## Selected excerpt
○ ○ ○

The invention relates to a method for correcting the frictional losses during the simulation of masses on stationary test stands or benches, as well as an apparatus for carrying out this method.
For carrying out stationary motor vehicle testing, primarily roller test benches are used as stationary test benches. In this context, the drive wheels of a motor vehicle are coupled with the rollers of the test bench with regard to rotational moments. Since the motor vehicles do not move on these test benches, the inertial forces resulting from the acceleration of the motor vehicles mass must be simulated by the test bench, if the mass inertial moment of the test bench does not correspond with that of the motor vehicle mass. In this context it is typical to simulate the difference of the inertial forces through a loading moment, which is, for example, generated by means of a direct current machine. The magnitude of the loading moment is regulated by a dynamic regulation loop or circuit dependent on the respective acceleration.
For example, in order to exactly determine the exhaust gas properties of a motor vehicle determined on such test benches, the automobile industry and the environmental agencies place high demands on the measuring accuracy of such roller test benches. Therefore, the above mentioned loading moment may not be falsified by measuring errors relating to or arising from the test bench. Thus, previously, a great focus of attention has been placed on the selection and the positioning of the test bench bearings, so that the measuring result will not be falsified by bearing friction, to the extent possible. For this reason, it has been a known practice to select bearings having friction values that are as small as possible and are reproducible, which are then taken into account in the measuring result. Thus, it is also a known practice to record a velocity dependent loss characteristic function of the test bench in known time intervals, and to calculate these losses into the rated or nominal values of the load. Thereby, it was possible to achieve and maintain the test bench related measuring errors of  less than xc2x10.1% of the force nominal value, as required by the U.S. Environmental Protection Agency (EPA).
Nonetheless, these high measuring accuracies can only be maintained if the test bench losses do not vary after recording or taking up the loss characteristic function, or if a new loss characteristic function is taken up or recorded after each variation and is then also taken into account in the simulation. Therefore, such calibrations have been renewed or repeated at certain known time intervals, or upon a change of corresponding influence factors, in order to sufficiently take into account longer term variations of the influence factors. In order to detect all variations over time to the extent possible, the loss characteristic function would basically have to be carried out before each new testing process, which is not practical due to the great effect and expense. Even with such efforts, the changes that arise during the time progression of the test process would still not be detectable, and would then falsify the measuring result.
It is therefore the object of the invention to provide a method and an apparatus that will take into account as many test stand losses as possible, and especially losses related to a series of time varying changes arising during the testing operation.

○ ○ ○

## Provided data
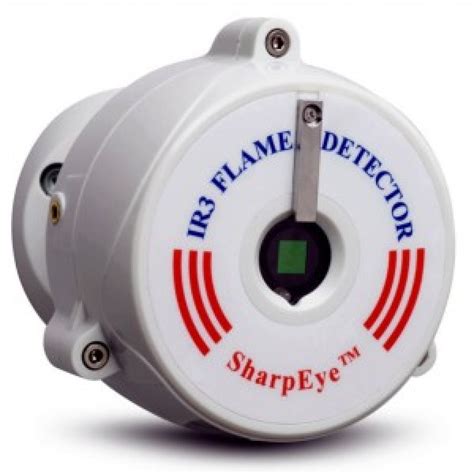 Afbeeldingsresultaten voor Commercial Flame Detector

○ ○ ○

## Exercise brief
In the test-bench excerpt, what machine is given as an example for generating the loading moment?

## Finished task
A direct current machine.